Tirigon did not move, which seemed provocative in the extreme. “I had hoped the kordrion would eat you and the emperor. It seems I must do everything myself. I shall have death take you.”
“You won’t.” Ireheart allowed rage to take possession of him. The world was drenched in a red mist, his head felt hot and his muscles were sheer bursting with the need to plunge the crow’s beak spike into the opponent’s face.
Yet he held back.
He had to use his brain and make sure the alf could not take advantage of his longer reach and the two-handed sword. Strength was good, fury was better, but not until the opponent’s two strong points had been counterbalanced. He was going to try to achieve that by causing him serious damage.
Ireheart had got ten paces closer and increased his pace. “Now I’ll thrash that grin off your face with my weapon!”
Tirigon was still smiling and unperturbed, his long sword resting against his shoulder. “Tell me, you short-legged piece of scum: What makes you think it was me that shot those arrows?”
No quiver, no arrows, no bow. Too late Ireheart realized his mistake.
XXIX
Girdlegard,
Alfar Realm of Dson Balsur,
Dson,
Late Spring, 6492nd Solar Cycle
Through the sphere Balyndar caught sight of Lot-Ionan. The magus was exactly as they had so recently seen him portrayed. The sturdy dwarf needed all his strength to keep hold of Keenfire and brace it against the pressure stemming from the magic attack. Tungdil’s armor, as far as Balyndar could see, was doing its job well in protecting its bearer from lightning bolts delivered by the magus.
“Coira!” Balyndar shouted in warning to the young woman; conscious, however, this would rob them of the element of surprise. He did not know how long he and Keenfire would be able to maintain their defense.

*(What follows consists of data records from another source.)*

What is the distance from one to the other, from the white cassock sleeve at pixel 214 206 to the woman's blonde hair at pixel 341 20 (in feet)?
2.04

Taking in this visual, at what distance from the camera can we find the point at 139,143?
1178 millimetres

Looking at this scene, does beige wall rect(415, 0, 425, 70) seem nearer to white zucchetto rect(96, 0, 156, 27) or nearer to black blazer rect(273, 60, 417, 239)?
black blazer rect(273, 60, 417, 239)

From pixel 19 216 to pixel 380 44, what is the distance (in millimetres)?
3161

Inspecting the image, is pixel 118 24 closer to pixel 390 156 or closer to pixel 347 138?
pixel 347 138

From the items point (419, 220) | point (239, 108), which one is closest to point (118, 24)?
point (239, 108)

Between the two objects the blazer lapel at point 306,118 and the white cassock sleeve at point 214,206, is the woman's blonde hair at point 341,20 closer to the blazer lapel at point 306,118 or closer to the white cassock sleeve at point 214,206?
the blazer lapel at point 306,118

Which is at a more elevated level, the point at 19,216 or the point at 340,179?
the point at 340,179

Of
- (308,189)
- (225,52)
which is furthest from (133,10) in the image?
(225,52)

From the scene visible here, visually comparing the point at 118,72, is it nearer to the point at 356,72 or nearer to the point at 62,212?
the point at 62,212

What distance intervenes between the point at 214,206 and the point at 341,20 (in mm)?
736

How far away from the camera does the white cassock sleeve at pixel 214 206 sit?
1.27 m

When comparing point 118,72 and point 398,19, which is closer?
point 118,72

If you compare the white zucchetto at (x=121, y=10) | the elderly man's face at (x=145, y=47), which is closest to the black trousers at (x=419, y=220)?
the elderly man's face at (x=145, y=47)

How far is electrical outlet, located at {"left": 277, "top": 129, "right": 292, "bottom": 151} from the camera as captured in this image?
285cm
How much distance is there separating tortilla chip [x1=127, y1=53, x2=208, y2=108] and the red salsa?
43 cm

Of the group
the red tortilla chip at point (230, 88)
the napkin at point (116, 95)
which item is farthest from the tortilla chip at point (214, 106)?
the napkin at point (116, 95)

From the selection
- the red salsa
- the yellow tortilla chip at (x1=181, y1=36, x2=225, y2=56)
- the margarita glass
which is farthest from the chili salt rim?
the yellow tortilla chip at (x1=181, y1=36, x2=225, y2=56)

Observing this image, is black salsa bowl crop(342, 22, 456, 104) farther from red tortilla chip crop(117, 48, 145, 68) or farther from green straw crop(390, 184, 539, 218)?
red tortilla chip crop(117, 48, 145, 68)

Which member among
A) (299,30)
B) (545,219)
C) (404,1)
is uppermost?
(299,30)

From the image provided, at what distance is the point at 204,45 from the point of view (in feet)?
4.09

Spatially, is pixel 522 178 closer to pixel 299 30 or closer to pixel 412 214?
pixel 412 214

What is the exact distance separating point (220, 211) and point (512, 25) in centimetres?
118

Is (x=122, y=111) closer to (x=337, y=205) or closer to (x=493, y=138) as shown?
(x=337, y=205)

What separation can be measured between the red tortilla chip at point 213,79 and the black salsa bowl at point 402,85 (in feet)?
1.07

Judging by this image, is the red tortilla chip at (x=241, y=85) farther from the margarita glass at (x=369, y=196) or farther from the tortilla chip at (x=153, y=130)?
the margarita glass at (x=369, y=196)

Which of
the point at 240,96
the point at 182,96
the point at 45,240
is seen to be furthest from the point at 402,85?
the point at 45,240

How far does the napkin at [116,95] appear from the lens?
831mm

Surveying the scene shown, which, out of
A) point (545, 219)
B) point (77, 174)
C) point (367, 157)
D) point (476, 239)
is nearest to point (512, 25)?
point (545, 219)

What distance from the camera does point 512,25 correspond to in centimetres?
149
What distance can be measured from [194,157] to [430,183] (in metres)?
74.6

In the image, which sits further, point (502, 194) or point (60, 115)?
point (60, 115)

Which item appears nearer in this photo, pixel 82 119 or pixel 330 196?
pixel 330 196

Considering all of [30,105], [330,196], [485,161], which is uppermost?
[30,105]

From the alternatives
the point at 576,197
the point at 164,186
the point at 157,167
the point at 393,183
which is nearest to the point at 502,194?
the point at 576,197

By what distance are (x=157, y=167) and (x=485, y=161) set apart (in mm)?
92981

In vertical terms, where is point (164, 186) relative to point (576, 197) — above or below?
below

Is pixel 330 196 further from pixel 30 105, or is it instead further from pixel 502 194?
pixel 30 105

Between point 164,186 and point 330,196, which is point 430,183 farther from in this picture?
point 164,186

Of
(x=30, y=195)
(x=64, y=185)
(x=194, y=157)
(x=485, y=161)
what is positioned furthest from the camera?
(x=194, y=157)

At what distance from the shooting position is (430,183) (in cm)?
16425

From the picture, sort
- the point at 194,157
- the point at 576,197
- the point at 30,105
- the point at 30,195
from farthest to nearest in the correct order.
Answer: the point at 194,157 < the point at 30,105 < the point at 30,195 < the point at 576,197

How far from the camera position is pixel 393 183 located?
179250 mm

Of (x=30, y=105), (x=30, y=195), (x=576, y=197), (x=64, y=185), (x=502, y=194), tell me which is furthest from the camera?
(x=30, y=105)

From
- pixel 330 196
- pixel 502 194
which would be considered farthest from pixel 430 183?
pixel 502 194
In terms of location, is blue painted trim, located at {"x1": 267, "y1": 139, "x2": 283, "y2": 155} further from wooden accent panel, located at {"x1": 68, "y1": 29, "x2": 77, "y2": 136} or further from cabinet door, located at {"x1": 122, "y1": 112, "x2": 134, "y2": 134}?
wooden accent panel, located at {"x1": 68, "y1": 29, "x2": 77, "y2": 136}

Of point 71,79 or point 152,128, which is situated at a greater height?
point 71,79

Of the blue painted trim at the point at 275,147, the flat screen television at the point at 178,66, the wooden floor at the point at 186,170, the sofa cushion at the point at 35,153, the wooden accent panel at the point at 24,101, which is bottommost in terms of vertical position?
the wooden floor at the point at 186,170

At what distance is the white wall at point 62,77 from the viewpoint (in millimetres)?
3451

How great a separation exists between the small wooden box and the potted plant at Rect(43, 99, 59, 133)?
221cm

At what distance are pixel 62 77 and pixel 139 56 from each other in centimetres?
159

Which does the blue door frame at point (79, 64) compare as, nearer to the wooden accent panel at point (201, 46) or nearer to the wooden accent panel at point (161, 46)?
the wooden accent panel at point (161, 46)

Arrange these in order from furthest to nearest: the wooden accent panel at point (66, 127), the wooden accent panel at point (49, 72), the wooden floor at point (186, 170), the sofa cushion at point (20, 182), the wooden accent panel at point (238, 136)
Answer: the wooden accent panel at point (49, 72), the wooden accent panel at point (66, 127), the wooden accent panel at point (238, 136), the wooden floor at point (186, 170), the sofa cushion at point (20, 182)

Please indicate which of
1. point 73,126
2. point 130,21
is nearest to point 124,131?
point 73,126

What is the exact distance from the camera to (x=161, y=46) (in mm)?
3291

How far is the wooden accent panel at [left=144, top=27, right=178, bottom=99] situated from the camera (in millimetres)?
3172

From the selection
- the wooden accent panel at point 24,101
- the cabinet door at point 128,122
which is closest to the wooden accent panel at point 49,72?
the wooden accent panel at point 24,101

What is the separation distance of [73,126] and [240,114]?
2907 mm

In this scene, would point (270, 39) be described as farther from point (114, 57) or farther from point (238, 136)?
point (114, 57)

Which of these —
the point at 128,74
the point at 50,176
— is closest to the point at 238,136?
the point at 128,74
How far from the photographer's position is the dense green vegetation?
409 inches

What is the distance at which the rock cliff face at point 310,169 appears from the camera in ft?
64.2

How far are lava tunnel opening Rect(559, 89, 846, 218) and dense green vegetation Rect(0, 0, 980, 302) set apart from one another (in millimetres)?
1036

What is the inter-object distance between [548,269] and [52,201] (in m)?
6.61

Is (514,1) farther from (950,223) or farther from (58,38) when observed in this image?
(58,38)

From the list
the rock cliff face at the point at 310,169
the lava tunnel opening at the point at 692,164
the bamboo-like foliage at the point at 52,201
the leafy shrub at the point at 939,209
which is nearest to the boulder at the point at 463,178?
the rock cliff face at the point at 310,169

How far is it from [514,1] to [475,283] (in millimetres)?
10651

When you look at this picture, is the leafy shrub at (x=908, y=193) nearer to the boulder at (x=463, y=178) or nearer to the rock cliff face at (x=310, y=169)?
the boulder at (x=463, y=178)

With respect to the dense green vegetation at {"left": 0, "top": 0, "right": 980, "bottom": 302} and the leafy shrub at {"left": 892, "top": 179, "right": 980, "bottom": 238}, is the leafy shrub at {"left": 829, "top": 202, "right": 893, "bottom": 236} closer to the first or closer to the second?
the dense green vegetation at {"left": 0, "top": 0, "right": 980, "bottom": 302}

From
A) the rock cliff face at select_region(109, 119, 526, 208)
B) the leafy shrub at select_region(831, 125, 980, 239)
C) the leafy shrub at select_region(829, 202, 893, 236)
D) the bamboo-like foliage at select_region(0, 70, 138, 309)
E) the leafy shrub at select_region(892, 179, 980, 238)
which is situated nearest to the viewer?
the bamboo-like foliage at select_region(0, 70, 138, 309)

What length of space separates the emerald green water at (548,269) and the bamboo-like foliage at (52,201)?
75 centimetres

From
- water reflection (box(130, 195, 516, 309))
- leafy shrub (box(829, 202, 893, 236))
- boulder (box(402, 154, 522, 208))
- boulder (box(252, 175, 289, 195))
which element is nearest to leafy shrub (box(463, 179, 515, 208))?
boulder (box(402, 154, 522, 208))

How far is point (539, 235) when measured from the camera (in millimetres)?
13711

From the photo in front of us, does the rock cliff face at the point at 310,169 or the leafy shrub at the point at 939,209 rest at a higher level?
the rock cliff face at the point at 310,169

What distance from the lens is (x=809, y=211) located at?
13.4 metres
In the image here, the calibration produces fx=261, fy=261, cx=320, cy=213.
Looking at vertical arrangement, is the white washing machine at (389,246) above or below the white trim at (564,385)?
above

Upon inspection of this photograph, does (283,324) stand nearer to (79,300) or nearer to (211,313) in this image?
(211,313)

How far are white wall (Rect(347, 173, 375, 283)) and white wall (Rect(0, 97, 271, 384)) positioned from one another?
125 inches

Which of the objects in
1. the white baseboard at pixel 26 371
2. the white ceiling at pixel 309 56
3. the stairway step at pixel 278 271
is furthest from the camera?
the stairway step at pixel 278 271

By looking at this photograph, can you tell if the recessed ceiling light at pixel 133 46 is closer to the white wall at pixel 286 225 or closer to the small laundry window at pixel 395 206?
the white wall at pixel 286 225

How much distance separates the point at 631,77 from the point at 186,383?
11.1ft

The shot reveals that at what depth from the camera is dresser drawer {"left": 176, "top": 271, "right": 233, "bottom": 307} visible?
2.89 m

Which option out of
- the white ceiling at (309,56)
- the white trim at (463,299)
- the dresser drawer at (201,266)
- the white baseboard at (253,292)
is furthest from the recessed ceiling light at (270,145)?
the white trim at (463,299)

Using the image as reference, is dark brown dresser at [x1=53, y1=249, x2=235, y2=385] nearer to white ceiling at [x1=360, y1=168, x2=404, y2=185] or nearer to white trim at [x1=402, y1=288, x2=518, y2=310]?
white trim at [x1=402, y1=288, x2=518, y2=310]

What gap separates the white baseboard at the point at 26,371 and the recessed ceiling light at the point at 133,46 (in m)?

But there was no sign of their maga.
The assault ended and the magic barrier around him died away. “Vraccas!” he called, to give himself courage as he charged toward Lot-Ionan, blade upraised.
The magus stared at the ax, then looked at Tungdil and executed a swift movement. Above the dwarf’s head the ropes anchoring the lengths of fabric gave way and the banners unfurled about Tungdil’s ears. Balyndar understood: Lot-Ionan wanted to confront his attackers one by one.
An extra burst of speed took him nearly up to the magus.
As Lot-Ionan brandished the onyx-headed staff at him an orange-colored beam shot out, striking the stone panels around him and tearing them out of their fixtures. The magus, having understood that his adversaries were immune to direct magic attack, forced the young dwarf ten paces into the air directly in the path of the falling stone.
And Balyndar was falling now.
He struck out with Keenfire and hit one of the horizontal flag supports. The ax head hooked itself over and he swung to and fro on the banner as if on a rope. Serious injury or death would result from a fall from this height.
Balyndar looked down at Coira and froze in horror. The wound he saw in her body had to be fatal, surely, but how had it occurred? Too late he remembered that Lot-Ionan had been fighting an alf when they arrived. The alf must have used the chance to escape and have attacked the maga.
However distraught he was about Coira, he had to act.
Gathering the material in his hands, he locked both arms around it and used the flag to slide safely down to ground level.
On the way down he witnessed Tungdil and Lot-Ionan talking together! He could not hear what they were saying because he was too far away, but they were standing face to face, neither attacking the other. What did it mean?
Tungdil leaped forward and swept Bloodthirster at the magus, who laughed as he made a gesture that had the dwarf suddenly enveloped by one of the flags; then he reached out at full stretch to land a blow on Tungdil with his staff.
Hardly had the onyx stone touched the embroidered material than the fabric turned into a gigantic snake wrapping its coils around Tungdil’s body. Muscles worked feverishly and the armor creaked in protest but the dwarf was unable to move.